Ocean bottom seismometer (OBS) noise reduction from horizontal and vertical components using harmonic–percussive separation algorithms

• Published in: Solid earth (Göttingen) Vol. 14; no. 2; pp. 181 - 195
• Main Authors: Zali, Zahra, Rein, Theresa, Krüger, Frank, Ohrnberger, Matthias, Scherbaum, Frank
• Format: Journal Article
• Language: English
• Published: Gottingen Copernicus GmbH 01.03.2023; Copernicus Publications
• Subjects: Algorithms; Analysis; Broadband; Coefficients; Comparative analysis; Compliance; Components; Correlation coefficient; Correlation coefficients; Cross correlation; Decomposition; Earth science; Earthquakes; Frequencies; Harmony (Music); Information retrieval; Marine pollution; Musical instruments; Narrowband; Noise; Noise control; Noise reduction; Ocean bottom; Ocean bottom seismometers; Ocean floor; Records; Seismic activity; Seismographs; Seismology; Seismometers; Separation; Signal processing; Signal to noise ratio; Surface water waves; Surface waves; Water waves; Wave analysis; Waveforms; Wavelet transforms
• ISSN: 1869-9529; 1869-9510; 1869-9529
• DOI: 10.5194/se-14-181-2023

Records from ocean bottom seismometers (OBSs) are highly contaminated by noise, which is much stronger compared to data from most land stations, especially on the horizontal components.
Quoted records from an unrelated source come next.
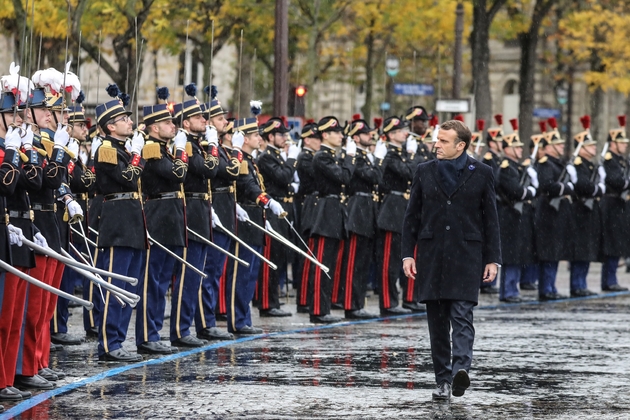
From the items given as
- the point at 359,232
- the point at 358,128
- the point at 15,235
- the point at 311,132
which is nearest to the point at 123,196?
the point at 15,235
As a consequence, the high energy of the oceanic noise at frequencies below 1 Hz considerably complicates the analysis of the teleseismic earthquake signals recorded by OBSs. Previous studies suggested different approaches to remove low-frequency noises from OBS recordings but mainly focused on the vertical component. The records of horizontal components, which are crucial for the application of many methods in passive seismological analysis of body and surface waves, could not be much improved in the teleseismic frequency band. Here we introduce a noise reduction method, which is derived from the harmonic–percussive separation algorithms used in Zali et al. (2021), in order to separate long-lasting narrowband signals from broadband transients in the OBS signal. This leads to significant noise reduction of OBS records on both the vertical and horizontal components and increases the earthquake signal-to-noise ratio (SNR) without distortion of the broadband earthquake waveforms. This is demonstrated through tests with synthetic data. Both SNR and cross-correlation coefficients showed significant improvements for different realistic noise realizations. The application of denoised signals in surface wave analysis and receiver functions is discussed through tests with synthetic and real data.